If they can do it, so too can others.
It’s very easy to allow the emotional context of a match to rule the head. This was an FA Cup final that only came to life in the final 20 minutes.
Leicester have certainly played better this season. They were sluggish in the final third, Jamie Vardy shackled by Reece James and Kelechi Iheanacho far below his recent form. They sat too deep in the first half, scared by Chelsea’s pace. That created a gap between defence and midfield in which Mason Mount regularly picked up possession.
But this was an occasion on which the minutiae of the game can forgivably be ignored in favour of focus on the sentiment. The return of supporters to Wembley, 20,000 in all, was the highest attendance at a match in England since Leicester’s victory over Aston Villa in March 2020. The roar when Youri Tielemans’ shot roared into the top corner of Kepa’s net acted as the starter’s gun for football’s return to normality. Fans danced in their seats, celebrating not just the winning goal but their presence to witness it.

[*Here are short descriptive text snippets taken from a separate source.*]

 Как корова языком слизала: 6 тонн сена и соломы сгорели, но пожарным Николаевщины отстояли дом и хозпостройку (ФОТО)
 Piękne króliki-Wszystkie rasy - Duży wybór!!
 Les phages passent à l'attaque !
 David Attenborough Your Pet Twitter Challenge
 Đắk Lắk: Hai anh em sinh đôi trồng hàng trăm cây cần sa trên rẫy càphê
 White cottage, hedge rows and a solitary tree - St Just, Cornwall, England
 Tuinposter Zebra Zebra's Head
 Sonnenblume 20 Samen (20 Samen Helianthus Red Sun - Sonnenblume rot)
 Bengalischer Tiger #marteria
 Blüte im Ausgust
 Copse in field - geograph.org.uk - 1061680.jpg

It is painfully obvious to say we have missed supporters at matches; that is an argument with no retort. But the surge of energy in the telling moments of the final — the goal, Kasper Schmeichel’s extraordinarily strong left hand, the VAR intervention, the final whistle — still caught us off guard. That is the positive spin on the grim absence of fans over the last 14 months: Their return reinforces their importance and crystallises the sensual impact of their raw emotion.

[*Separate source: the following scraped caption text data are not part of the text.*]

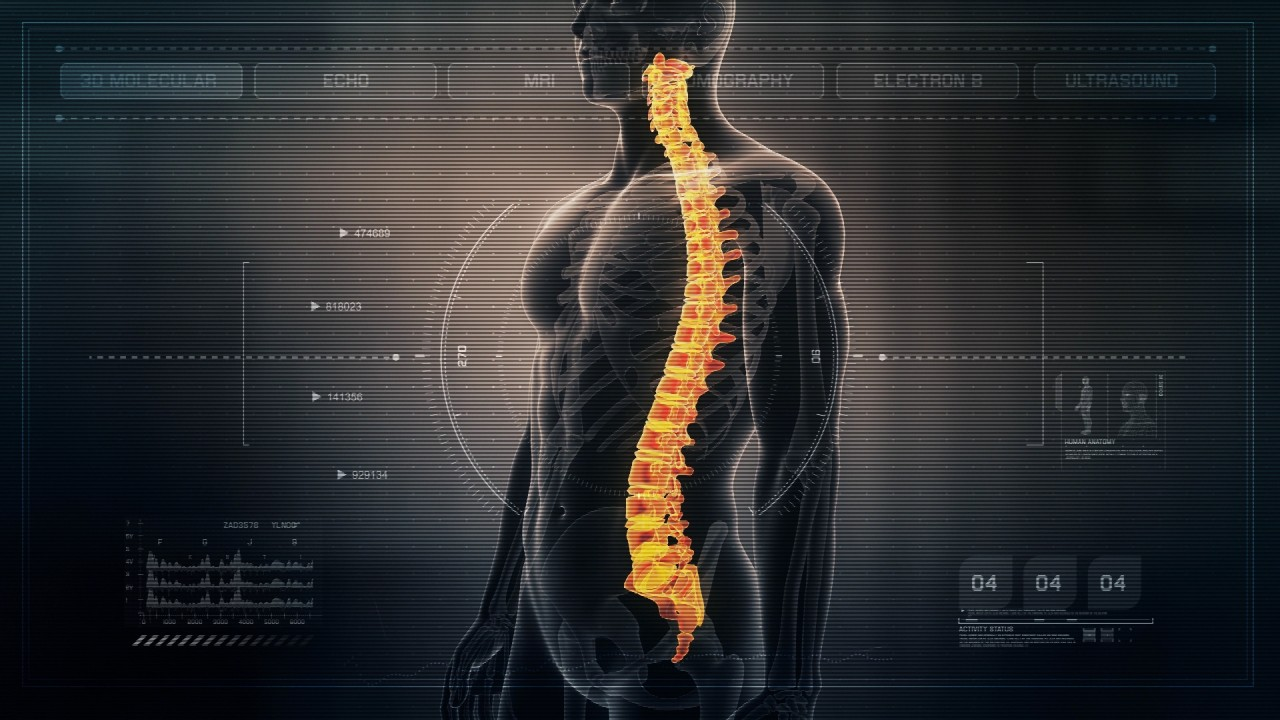Futuristic Interface Display of Human Male Spinal Cord on Medical ...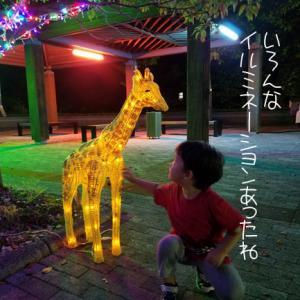 夜のとくしま動物園でおソラに激似の…
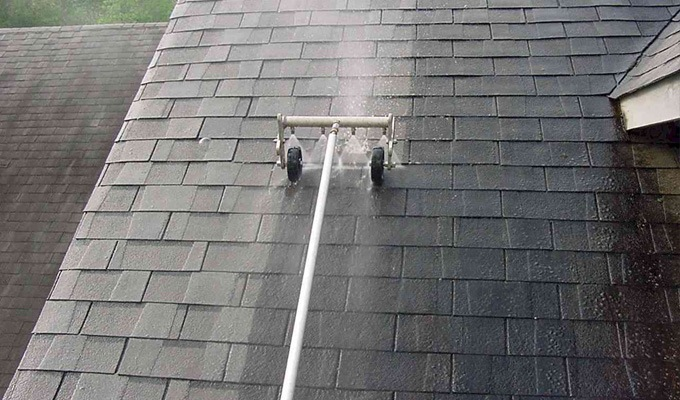 moss removal roof
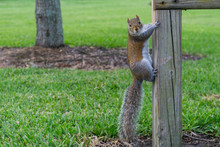 USA, Florida, Brown Squirrel W...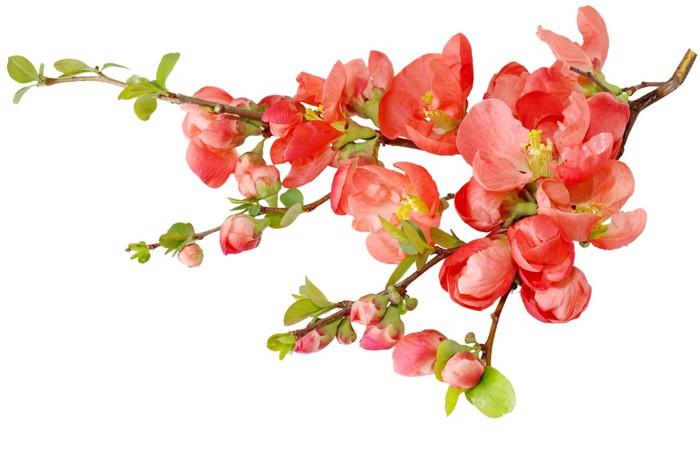 Vinylová Tapeta Cherry blossom - Rostliny
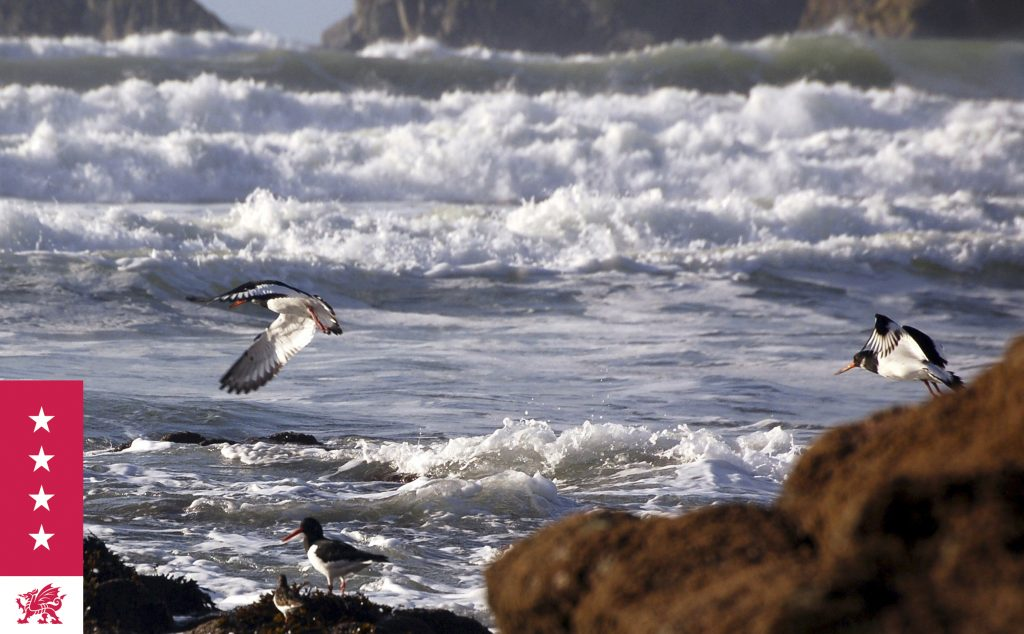 Seabirds off Pembrokeshire Coast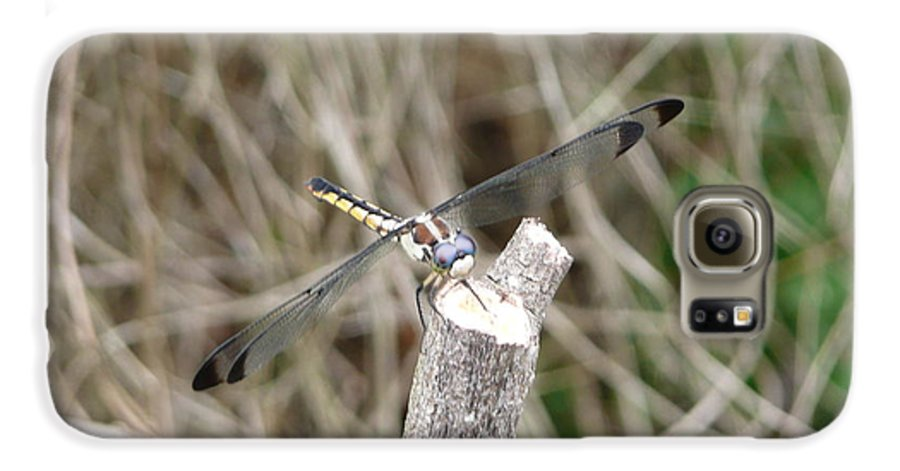 Wildlife Galaxy S6 Case featuring the photograph Dragonfly I by Kathy Schumann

This was not Brendan Rodgers’ first trophy; he collected every honour in Scotland that he was eligible for.
That spell at Celtic may not have landed him a job at a financially elite Premier League club — and there were questions as to whether Celtic to Leicester represented a step up — but it enabled him to understand the unique pressures of chasing silverware rather than just progress.
And Rodgers now has his trophy in England to atone for last season’s late slump and Liverpool’s failure to get over the line in 2014. Rodgers is not just the best manager that the English coaching system has produced over the last 20 years; he’s the standard bearer for that system.
Rodgers had little playing career of which to speak, effectively retiring at 20 due to a knee injury. But like those German coaches over whom we faun, Rodgers immediately began working on his badges and worked his way through academy teams and assistant manager jobs before taking his first managerial role outside the top tier.
Perhaps Liverpool came a little early in the cycle, ultimately exposing the flaws in Rodgers’ methods and causing his eventual sacking. But at Leicester City he has found the perfect habitat to rehabilitate his reputation and prove that he is worthy of an elite job. Or, as the club’s fans may well point out, turn Leicester into that elite club.
This has not been a good week for Thomas Tuchel. Chelsea’s manager declared that he was in ‘angry mode’ after making numerous changes for Chelsea’s home game against Arsenal and seeing them lose their grip on a top-four finish. If Tuchel demanded a response and Chelsea did indeed improve, the end result casts further doubt on their pursuit of a magical half-season.
Tuchel is not quite back to square one; he has built up plenty enough momentum to survive this bump in the road and even a top-four finish plus two final defeats would represent great strides forward from the Frank Lampard mini-era.
But he knows only too well that there are those in the punditry class who are waiting for him to fail, and the selection of Marcos Alonso and Hakim Ziyech were both missteps that may have cost Chelsea the FA Cup.
Tuesday’s repeat fixture is now seismic for Chelsea. Fail to beat a Leicester team clearly on a high after Saturday and Champions League qualification by their league position will be out of their hands. That would put an awful lot of pressure on the result of the Champions League final in Portugal.